# How is a phase equilibrium defined for a one-component system?

A question on this site asked whether a one-component system is at equilibrium when melting or boiling, and the disparate answers were somewhat dependent on the definition of phase equilibrium. Another question asks whether two phases can ever exist in equilibrium at the boiling point. The term "phase equilibrium" seems to imply that under certain conditions, a one-component system with two phases is indeed at equilibrium.

Searching for the definition of phase equilibrium, I found these two:

Definition 1

Phase equilibrium is the study of the equilibrium which exists between or within different states of matter namely solid, liquid and gas. Equilibrium is defined as a stage when chemical potential of any component present in the system stays steady with time.

Definition 2

Phase equilibrium is the state of thermodynamic system, in which the different phases of the substance having common boundary surfaces do not vary quantitatively.
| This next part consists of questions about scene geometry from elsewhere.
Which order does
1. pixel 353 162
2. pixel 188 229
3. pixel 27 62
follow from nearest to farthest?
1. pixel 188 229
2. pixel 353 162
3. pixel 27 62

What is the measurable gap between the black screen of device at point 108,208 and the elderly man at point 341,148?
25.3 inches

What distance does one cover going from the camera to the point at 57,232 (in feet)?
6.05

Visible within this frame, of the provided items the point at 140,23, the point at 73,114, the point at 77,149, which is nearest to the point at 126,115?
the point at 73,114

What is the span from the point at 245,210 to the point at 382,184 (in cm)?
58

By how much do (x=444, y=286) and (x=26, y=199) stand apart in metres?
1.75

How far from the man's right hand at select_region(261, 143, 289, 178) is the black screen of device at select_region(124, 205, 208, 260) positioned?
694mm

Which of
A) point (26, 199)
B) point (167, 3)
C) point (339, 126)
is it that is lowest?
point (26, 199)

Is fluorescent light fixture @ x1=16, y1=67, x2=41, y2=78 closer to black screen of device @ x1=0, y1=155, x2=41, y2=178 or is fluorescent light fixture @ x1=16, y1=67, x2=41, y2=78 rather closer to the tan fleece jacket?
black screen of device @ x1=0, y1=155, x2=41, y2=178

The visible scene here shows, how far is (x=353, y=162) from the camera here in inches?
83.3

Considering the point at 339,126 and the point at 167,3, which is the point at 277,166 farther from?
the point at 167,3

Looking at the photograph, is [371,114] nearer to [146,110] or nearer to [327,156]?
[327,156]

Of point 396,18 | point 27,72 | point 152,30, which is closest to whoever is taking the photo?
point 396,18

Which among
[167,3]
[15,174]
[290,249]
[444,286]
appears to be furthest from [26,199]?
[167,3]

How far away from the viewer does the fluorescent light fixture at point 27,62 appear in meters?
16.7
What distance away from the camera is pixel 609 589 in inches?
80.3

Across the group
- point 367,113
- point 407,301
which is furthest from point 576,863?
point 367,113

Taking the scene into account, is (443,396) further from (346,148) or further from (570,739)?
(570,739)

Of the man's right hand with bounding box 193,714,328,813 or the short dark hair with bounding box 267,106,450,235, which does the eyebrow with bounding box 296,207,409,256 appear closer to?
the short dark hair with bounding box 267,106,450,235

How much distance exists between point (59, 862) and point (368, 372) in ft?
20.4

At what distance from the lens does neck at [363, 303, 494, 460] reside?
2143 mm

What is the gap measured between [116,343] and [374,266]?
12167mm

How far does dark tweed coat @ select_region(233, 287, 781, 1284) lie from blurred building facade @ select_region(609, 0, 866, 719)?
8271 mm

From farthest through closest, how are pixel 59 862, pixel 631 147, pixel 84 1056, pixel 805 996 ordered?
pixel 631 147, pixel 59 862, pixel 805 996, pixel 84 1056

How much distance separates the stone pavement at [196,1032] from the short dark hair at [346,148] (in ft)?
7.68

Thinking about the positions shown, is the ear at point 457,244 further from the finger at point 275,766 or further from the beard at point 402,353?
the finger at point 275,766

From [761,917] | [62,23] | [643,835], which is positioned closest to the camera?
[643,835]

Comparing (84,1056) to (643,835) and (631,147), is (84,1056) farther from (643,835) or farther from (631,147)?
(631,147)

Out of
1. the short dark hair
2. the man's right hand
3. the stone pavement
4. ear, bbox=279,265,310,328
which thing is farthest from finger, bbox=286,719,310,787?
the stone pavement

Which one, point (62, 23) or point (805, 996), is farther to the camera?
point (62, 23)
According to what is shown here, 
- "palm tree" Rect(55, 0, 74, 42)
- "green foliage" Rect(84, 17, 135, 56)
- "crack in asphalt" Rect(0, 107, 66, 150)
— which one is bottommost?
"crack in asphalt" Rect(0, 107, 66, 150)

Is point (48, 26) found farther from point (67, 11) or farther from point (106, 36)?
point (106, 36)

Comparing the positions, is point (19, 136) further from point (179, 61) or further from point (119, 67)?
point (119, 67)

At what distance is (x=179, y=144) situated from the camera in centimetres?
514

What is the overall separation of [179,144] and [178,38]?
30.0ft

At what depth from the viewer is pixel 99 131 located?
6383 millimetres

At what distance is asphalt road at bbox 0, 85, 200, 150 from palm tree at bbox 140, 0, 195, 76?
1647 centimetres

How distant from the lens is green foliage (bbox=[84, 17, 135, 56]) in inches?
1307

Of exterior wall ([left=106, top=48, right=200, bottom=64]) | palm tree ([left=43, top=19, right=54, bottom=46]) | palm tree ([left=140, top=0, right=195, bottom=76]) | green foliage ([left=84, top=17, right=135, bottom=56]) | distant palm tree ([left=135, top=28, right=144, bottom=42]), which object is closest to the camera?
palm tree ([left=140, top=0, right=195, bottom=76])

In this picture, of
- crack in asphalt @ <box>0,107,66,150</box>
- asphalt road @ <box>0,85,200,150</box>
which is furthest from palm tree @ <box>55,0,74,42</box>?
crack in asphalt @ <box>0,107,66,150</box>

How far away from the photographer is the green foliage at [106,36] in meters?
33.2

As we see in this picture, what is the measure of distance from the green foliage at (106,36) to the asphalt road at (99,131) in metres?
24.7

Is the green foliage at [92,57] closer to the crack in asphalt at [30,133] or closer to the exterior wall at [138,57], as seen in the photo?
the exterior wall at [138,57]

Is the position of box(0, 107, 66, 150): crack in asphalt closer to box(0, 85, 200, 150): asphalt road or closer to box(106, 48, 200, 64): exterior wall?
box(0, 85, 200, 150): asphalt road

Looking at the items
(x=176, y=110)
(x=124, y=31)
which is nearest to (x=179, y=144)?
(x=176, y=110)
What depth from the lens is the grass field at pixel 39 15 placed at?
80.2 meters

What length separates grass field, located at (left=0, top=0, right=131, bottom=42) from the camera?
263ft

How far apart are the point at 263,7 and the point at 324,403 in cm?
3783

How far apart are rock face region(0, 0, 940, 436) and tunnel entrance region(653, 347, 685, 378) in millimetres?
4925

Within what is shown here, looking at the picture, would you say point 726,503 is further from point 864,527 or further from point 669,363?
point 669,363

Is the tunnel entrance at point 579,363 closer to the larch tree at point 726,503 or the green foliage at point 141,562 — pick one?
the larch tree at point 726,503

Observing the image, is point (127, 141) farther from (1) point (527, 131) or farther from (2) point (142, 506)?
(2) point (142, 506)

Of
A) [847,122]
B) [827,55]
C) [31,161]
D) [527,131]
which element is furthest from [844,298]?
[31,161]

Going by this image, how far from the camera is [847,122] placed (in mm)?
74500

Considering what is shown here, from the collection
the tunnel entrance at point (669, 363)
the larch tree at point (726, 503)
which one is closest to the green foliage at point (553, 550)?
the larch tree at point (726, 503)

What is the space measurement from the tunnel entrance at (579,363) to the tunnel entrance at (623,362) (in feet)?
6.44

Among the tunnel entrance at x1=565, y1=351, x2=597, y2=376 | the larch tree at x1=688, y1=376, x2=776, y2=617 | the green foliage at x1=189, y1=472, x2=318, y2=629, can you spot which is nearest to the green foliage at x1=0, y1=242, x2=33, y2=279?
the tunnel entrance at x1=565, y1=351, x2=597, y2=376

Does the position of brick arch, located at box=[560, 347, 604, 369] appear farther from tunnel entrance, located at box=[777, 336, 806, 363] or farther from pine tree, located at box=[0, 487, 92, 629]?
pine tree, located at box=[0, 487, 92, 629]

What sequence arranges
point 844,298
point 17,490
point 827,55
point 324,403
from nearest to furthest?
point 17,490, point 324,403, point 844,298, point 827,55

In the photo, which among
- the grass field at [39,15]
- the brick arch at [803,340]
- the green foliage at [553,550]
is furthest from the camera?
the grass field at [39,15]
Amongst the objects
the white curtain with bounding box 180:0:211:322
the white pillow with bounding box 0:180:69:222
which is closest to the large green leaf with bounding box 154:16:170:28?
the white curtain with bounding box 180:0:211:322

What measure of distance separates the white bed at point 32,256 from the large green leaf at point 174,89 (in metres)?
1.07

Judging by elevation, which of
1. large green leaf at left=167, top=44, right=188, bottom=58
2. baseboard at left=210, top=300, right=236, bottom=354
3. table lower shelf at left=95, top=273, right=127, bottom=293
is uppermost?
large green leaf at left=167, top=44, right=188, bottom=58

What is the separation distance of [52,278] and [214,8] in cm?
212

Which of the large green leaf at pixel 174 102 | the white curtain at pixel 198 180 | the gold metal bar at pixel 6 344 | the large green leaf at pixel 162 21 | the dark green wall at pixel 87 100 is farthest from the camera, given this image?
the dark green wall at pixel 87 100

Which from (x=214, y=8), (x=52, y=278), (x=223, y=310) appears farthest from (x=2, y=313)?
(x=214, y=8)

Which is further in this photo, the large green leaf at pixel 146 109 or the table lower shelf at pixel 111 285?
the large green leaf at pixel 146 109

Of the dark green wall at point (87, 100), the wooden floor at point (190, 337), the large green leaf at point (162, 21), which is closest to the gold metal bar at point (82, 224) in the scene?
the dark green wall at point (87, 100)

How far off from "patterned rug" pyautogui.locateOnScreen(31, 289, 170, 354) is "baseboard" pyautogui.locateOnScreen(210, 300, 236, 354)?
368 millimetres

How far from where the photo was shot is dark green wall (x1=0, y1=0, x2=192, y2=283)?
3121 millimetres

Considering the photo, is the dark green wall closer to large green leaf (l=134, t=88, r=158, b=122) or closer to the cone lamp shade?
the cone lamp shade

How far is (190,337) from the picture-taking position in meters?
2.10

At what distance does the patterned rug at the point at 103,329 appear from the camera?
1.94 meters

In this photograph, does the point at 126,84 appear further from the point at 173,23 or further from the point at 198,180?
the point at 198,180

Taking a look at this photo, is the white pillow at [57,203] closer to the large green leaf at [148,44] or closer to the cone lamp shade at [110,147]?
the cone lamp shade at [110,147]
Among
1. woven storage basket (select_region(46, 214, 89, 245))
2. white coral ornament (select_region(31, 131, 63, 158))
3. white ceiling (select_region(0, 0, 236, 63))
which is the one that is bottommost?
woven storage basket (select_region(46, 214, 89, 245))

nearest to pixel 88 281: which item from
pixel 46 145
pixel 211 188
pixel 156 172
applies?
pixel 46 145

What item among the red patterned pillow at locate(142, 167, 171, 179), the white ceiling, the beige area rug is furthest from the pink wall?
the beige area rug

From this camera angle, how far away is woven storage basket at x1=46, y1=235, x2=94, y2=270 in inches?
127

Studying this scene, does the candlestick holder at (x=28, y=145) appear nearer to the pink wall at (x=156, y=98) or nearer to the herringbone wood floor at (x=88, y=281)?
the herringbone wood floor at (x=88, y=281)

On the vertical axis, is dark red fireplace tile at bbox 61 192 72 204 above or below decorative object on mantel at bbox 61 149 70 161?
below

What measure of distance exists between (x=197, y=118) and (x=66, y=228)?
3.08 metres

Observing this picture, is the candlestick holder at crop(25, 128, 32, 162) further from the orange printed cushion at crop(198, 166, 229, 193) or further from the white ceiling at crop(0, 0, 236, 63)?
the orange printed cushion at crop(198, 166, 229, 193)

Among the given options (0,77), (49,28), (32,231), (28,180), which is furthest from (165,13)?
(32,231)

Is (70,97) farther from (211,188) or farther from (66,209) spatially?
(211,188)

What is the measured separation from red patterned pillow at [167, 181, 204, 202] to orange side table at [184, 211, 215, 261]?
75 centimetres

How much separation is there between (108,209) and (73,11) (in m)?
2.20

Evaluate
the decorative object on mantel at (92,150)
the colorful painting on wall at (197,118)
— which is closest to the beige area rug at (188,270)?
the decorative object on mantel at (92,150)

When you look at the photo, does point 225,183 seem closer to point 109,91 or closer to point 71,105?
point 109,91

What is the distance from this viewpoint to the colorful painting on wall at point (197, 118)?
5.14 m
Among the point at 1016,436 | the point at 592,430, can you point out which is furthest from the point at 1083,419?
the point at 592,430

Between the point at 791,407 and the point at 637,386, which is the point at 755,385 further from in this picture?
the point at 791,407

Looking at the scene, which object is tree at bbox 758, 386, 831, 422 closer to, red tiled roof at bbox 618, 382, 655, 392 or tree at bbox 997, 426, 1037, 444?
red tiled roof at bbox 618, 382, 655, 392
Implications of the distinct definitions

According to definition 1, water present as two phases at the melting point would be at equilibrium even if slowly melting isothermally. According to definition 2, the same situation would not be called equilibrium because the amount of ice is decreasing over time (and thermodynamic parameters such as entropy and inner energy are changing over time).

Phase rule

For the mentioned system, the phase rule specifies one independent degree of freedom (you can change one intensive parameter, say temperature, and all other intensive parameters, in this case just pressure, will be determined, given that the system is supposed to be at equilibrium). Because it is a one-component system, the concentrations (or activities) are constant and are not a degree of freedom. If you are used applying the equilibrium concept to solution chemistry, this is somewhat unusual.

Question: What is the official definition of phase equilibrium, and how does it apply to a one-component system where the chemical potentials are independent of the mole ratios?

Melting is a process. A process is not a state. Since only states can be "at equilibrium", it doesn't make sense to speak of a real melting substance as being in an equilibrium state. However, melting is deemed reversible if performed infinitely slowly, and during such a transition the system passes through a series of equilibrium (or "quasi-equilibrium") states. But such a process is an idealization. In reality, you can't "melt ice isothermally". Real transitions are therefore irreversible because system and surroundings are not actually in thermal equilibrium during heat transfer$$^\dagger$$.
$$^\dagger$$ We say that it is possible to melt a pure substance using an ideal reversible process that leads the system infinitely slowly through a series of equilibrium states (each intermediate stage in that reversible process is an equilibrium state). In order to move between intermediate states, an infinitesimally small amount of heat has to be transferred from the infinitesimally warmer surroundings (exploiting, say, something like a Maxwell demon). In what is a logical sleight of hand, we say that the temperature difference is so small however, that the system and surroundings are effectively isothermal. This does not reflect what happens in a real process.